_ЗАДАНИЕ 1_
Выпишите из записей все строки, где есть строка «lens», с учётом регистра.

_ФРАГМЕНТ ТЕКСТА_
In [1]:
import pandas as pd
import numpy as np
import datetime
import lightgbm as xgb
import sklearn
import math
from sklearn.model_selection import train_test_split

In [2]:
# Определим типы колонок для экономии памяти
dtypes = {
    'transaction_date': str,
    'atm_address': str,
    'country': str,
    'city': str,
    'amount': np.float32,
    'currency': np.float32,
    'mcc': str,
    'customer_id': str,
    'pos_address': str,
    'atm_address': str,
    'pos_adress_lat': np.float32,
    'pos_adress_lon': np.float32,
    'pos_address_lat': np.float32,
    'pos_address_lon': np.float32,
    'atm_address_lat': np.float32,
    'atm_address_lon': np.float32,
    'home_add_lat': np.float32,
    'home_add_lon': np.float32,
    'work_add_lat': np.float32,
    'work_add_lon': np.float32,
    'mcckmeans_lat': np.float32,
    'mcckmeans_lon': np.float32,
    'kmeans_lat': np.float32,
    'kmeans_lon': np.float32,
}
                             
# для экономии памяти будем загружать только часть атрибутов транзакций
usecols_train = ['customer_id','transaction_date','amount','country', 'city', 'currency', 'mcc', 
                 'pos_adress_lat', 'pos_adress_lon', 'atm_address_lat', 'atm_address_lon','home_add_lat',
                 'home_add_lon','work_add_lat','work_add_lon']
usecols_test = ['customer_id','transaction_date','amount','country', 'city', 'currency', 'mcc', 
                'pos_address_lat', 'pos_address_lon', 'atm_address_lat', 'atm_address_lon']
usecols_dump = ['customer_id','transaction_date','amount','country', 'city', 'currency', 'mcc', 
                'pos_address_lat', 'pos_address_lon', 'atm_address_lat', 'atm_address_lon','home_add_lat',
                'home_add_lon','work_add_lat','work_add_lon','mcckmeans_lat','mcckmeans_lon','kmeans_lat','kmeans_lon']

In [3]:
train = pd.read_csv('train_set.csv', dtype = dtypes, usecols = usecols_train)

_ИЗВЛЕЧЁННЫЕ ЗАПИСИ_
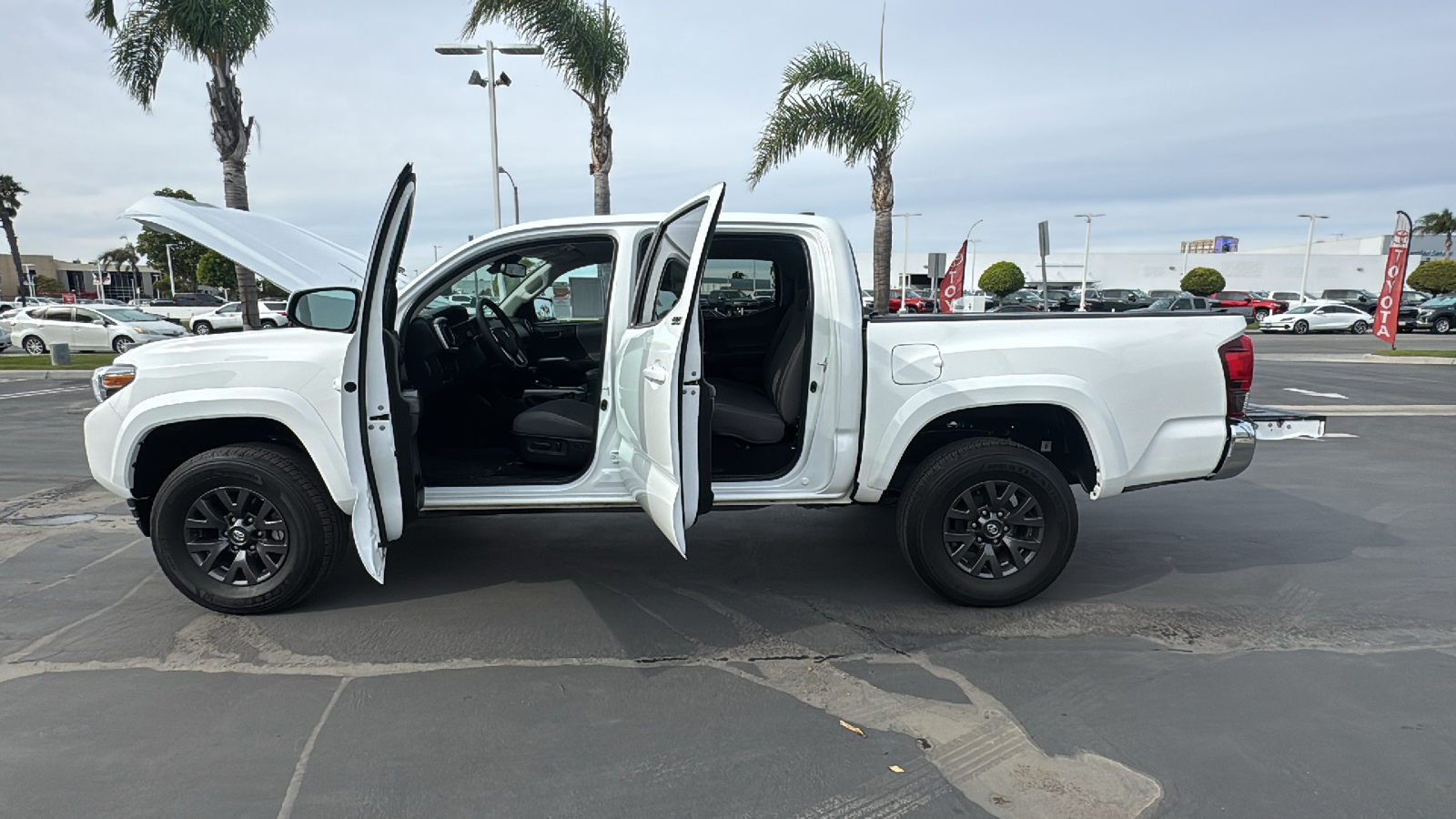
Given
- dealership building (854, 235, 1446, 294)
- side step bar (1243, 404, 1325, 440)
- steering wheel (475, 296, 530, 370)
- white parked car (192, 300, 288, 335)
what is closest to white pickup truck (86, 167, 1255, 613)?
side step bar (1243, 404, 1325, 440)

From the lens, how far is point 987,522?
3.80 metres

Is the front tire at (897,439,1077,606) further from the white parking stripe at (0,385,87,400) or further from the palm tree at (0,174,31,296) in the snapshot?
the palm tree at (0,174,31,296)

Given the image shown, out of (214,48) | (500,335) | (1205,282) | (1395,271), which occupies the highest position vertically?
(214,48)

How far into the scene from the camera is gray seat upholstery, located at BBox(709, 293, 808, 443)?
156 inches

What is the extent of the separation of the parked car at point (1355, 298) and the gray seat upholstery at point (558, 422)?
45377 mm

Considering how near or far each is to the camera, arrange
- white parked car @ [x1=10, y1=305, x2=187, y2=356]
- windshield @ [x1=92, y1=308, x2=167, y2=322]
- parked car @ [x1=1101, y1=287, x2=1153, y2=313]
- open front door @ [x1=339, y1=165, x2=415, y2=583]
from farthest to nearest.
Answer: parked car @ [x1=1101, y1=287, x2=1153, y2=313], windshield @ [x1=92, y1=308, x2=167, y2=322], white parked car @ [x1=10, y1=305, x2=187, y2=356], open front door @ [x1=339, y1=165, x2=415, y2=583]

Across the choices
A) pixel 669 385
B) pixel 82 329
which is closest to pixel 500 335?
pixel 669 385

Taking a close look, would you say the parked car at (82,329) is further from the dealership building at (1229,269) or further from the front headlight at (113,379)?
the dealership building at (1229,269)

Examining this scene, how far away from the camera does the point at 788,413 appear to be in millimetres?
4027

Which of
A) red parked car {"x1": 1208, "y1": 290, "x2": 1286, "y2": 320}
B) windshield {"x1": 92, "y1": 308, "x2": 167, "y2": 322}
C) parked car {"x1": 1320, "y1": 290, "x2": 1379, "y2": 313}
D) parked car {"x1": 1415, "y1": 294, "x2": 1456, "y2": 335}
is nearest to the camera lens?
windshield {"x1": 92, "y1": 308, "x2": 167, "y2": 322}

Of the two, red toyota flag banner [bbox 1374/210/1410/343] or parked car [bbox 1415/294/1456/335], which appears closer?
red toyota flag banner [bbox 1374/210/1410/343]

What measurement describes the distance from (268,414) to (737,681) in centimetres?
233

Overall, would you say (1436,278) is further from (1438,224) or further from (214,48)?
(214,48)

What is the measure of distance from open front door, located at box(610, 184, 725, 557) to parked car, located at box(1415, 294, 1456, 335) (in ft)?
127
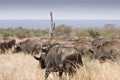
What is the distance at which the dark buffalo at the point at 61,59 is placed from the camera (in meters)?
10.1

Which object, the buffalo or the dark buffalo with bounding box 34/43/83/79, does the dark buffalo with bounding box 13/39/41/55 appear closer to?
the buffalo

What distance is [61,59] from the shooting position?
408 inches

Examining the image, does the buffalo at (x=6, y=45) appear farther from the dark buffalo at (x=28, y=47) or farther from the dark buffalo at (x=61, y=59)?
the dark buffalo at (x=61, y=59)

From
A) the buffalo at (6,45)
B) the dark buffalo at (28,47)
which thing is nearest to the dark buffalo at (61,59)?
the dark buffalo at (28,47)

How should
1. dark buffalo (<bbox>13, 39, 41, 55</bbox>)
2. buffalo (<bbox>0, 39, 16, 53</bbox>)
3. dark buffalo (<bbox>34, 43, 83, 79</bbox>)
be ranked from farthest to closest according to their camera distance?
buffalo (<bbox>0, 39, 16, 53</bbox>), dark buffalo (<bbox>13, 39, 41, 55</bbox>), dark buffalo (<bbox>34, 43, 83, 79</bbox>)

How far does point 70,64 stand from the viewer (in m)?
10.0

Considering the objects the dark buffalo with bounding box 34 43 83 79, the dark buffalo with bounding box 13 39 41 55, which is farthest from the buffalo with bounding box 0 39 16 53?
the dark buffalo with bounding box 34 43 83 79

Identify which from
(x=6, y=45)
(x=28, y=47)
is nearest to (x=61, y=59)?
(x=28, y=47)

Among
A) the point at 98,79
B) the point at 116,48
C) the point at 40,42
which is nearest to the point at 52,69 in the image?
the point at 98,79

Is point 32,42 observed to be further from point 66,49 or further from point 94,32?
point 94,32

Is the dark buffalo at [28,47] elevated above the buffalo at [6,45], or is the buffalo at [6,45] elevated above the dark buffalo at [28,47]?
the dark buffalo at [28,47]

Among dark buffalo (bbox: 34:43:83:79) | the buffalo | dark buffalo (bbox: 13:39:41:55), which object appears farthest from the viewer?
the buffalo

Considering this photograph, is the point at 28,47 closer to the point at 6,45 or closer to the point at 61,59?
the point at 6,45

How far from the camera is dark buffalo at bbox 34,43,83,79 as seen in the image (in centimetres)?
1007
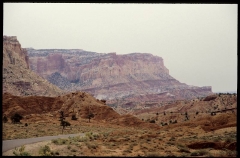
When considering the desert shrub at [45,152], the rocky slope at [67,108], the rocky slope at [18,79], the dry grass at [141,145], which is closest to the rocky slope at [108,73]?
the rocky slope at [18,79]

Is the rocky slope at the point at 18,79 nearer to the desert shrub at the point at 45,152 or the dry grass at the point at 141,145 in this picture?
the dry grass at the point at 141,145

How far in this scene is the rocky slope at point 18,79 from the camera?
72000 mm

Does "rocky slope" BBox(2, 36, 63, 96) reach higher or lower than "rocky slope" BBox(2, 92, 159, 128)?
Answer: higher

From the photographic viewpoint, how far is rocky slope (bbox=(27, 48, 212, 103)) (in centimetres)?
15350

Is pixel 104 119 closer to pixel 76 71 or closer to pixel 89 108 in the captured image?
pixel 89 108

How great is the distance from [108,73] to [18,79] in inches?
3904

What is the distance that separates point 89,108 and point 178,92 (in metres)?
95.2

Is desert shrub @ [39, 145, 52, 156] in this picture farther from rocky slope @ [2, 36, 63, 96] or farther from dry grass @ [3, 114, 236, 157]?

_ЗАДАНИЕ 2_
Проверьте, согласуются ли с фрагментом текста утверждения: (a) библиотека lightgbm импортируется под псевдонимом xgb; (b) в список usecols_test входят колонки home_add_lat и home_add_lon; (c) для колонки amount задан тип np.float32. Для каждого ответьте «да» или «нет» и дословно приведите решающие слова фрагмента текста.

_ПОЛНЫЙ ОТВЕТ 1_
From the lens, how far is point 987,522?
is nearest to the camera lens?

_ПОЛНЫЙ ОТВЕТ 2_
(a) Да: «import lightgbm as xgb».
(b) Нет: список usecols_test заканчивается на «'pos_address_lat', 'pos_address_lon', 'atm_address_lat', 'atm_address_lon']».
(c) Да: «'amount': np.float32».